給水ユニット15は、筐体1の上面パネル18に固定されている。給水ユニット15は、外槽2との干渉を防ぐために底面が斜めにカットされており、正面から見ると右側が浅く、左側が深くなっている。また、給水ユニットの左側後方に出水口15aが設けられている。したがって、給水ユニット15の底面は、出水口15aの位置が最も低くなるようにすり鉢状に形成されている。
粉末洗剤投入室26aには、内底に洗剤送出管P3及び給水口外槽2aに連通する流出口27が形成されている。給水管P1から粉末洗剤投入室26a内に供給された水は、時計回り方向に渦を捲くように流れて粉末洗剤を溶かして流出口27内に流れ込み洗剤送出管P3内へ流れる。
液体洗剤投入室26bには、内底に、流出口27及び洗剤送出管P3に連通するサイホン28が設けられ、渦を捲くように流れて液体洗剤を薄めてサイホン28内に流れ込み洗剤送出管P3内へ流れる。給水管P1から液体洗剤投入室26b内に供給された水は、反時計回り方向に渦を捲くように流れて液体洗剤を溶かして流出口27内に流れ込み洗剤送出管P3内へ流れる。
柔軟仕上剤投入室26cには、内底に、流出口27及び洗剤送出管P3に連通するサイホン28が設けられている。給水管P2から柔軟仕上剤投入室26c内に供給された水は、時計回り方向に渦を捲くように流れて柔軟仕上剤を薄めてサイホン28内に流れ込み洗剤送出管P3(図2参照)内へ流れる。
≪乾燥フィルタ及び乾燥ダクトの構成≫
乾燥フィルタ37の下流側には、温風を生成する乾燥ユニット38が接続されている。この乾燥ユニット38は、図示しない送風機とヒータを備えて構成され、筺体1内に設けられた上部補強板35に固定されている。送風機は、駆動用のモータ、このモータで駆動されるファン羽根車、このファン羽根車を収容するファンケースで構成されている。ヒータは、ファンケースに内蔵され、ファン羽根車から送られる空気を加熱する。ヒータは、PTC(Positive Temperature Coefficient)ヒータなどで構成されている。

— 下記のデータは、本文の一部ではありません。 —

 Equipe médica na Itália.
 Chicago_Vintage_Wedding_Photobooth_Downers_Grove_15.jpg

乾燥ユニット38は、ゴム製の蛇腹管50を介して送風ダクト40と接続されている。送風ダクト40は、筐体1の背面内側に設置してあり、樹脂成型によって外槽2と一体に形成された凹形状のダクト部41と、このダクト部41の一部を塞ぐように取り付けられる送風ダクトカバー43と、によって構成されている。ダクト部41は、略上下方向に伸びて形成され、外槽2の中心より右側に偏った位置に形成されている。

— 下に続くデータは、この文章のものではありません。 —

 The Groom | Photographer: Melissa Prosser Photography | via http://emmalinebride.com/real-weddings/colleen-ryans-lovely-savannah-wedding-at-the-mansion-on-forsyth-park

また、送風ダクト40の下部には、外槽2の内部(ドラム3が配置される側)と連通して、乾燥運転時の空気を吸い込む略矩形状の吸込口(図示せず)が形成されている。
ダクト部41内には、公知水冷除湿機構が設けられている。例えば、乾燥行程において、ドラム3を正逆方向に回転させながら、乾燥ユニット38を運転することで、外槽2内の空気を送風ダクト40内に吸い出し、この送風ダクト40内を通過するときに水冷除湿機構(図示せず)に給水電磁弁21より給水管(図示せず)を介して冷却水を供給し、冷却除湿する。そして、除湿された空気は、乾燥ユニット38のヒータによって加熱され、ドラム3内の洗濯物に向けて吹き付けられる。なお、乾燥手段としては、ヒータと水冷除湿機構(図示せず)を組み合わせた構成に限定されず、ヒートポンプ等を用いてもよい。

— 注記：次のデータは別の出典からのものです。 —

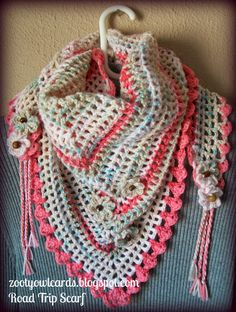 triangle granny scarf - free pattern and pic tutorial http://zootyowlcards.blogspot.co.uk/2014/06/road-trip-scarves-pattern.html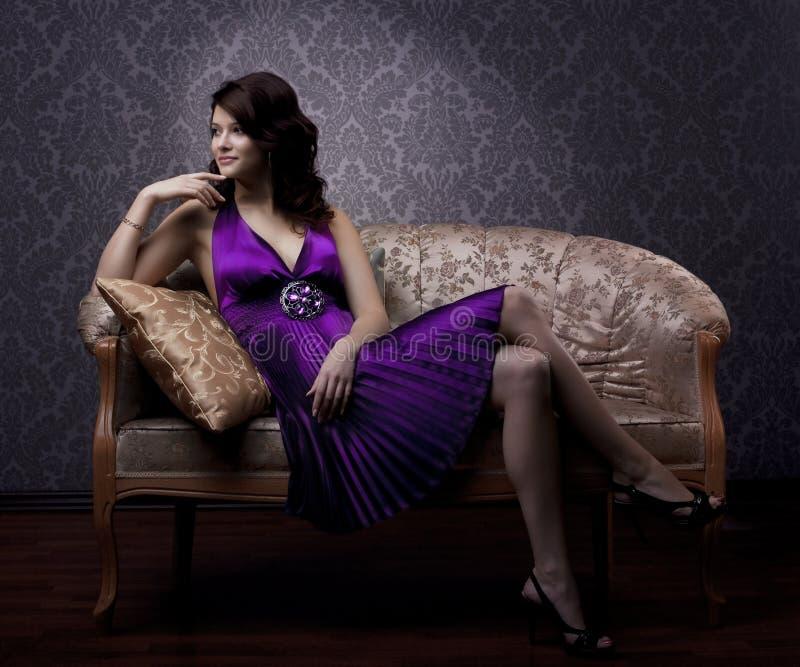 женщина сбора винограда золота кресла роскошная сидя стоковая фотография rf
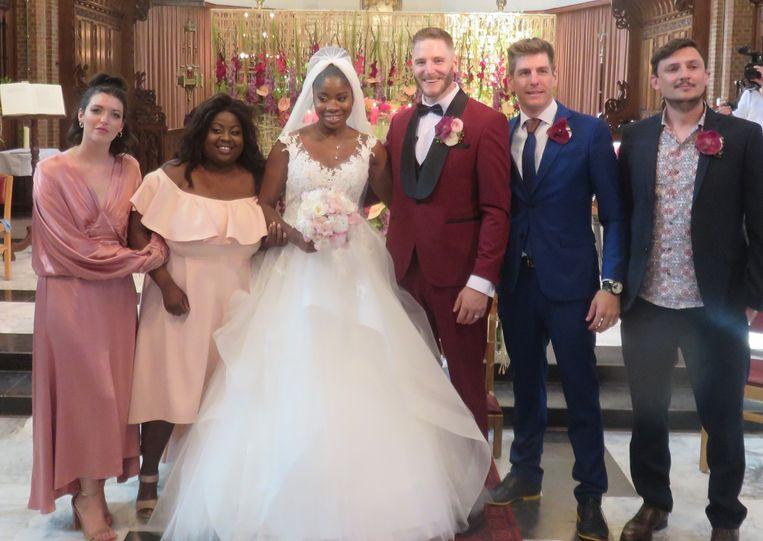 De kerkgemeenschap van Sint-Gillis-Dendermonde deelde zelf een foto van het huwelijk.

制御装置100(運転制御手段)は、モータM及び給水ユニット15を制御して洗い運転を実行可能にすると共に、電導度センサ4が検出した外槽2内の液体の電導度から電導度の算出、液体内に含有している柔軟仕上剤の有無の判定、脱水工程の短縮の判定、すすぎ工程の短縮の判定等を行う装置である。制御装置100は、マイクロコンピュータ、駆動回路、操作スイッチ8a,8bや電導度センサ4や各種センサからの入力回路等で構成される。マイクロコンピュータは、使用者の操作や、洗濯工程、乾燥工程での各種情報信号を受ける。マイクロコンピュータは、駆動回路を介して、モータM、給水電磁弁21、排水弁53、送風ファン39等に接続され、これらの開閉、回転、通電を制御する。また、使用者にドラム式洗濯機Sに関する情報を知らせるために、表示器22やブザー等を制御する。
図3に示すように、モータMは、ドラム3を回転駆動させる装置であり、外槽2の底面の外側中央に設置されている。モータMの回転軸は、外槽2を貫通し、ドラム3に結合されている。モータMは、その回転を検出するホール素子あるいはフォトインタラプタなどで構成される回転検出装置70と、モータMに流れる電流を検出するモータ電流検出装置72とを備えている。
給水ユニット15(給水手段)は、外槽2の外部に設けられた給水口2aに水を供給して、外槽2内に給水するための装置である。給水ユニット15は、上面パネル18の背面側に設けられている。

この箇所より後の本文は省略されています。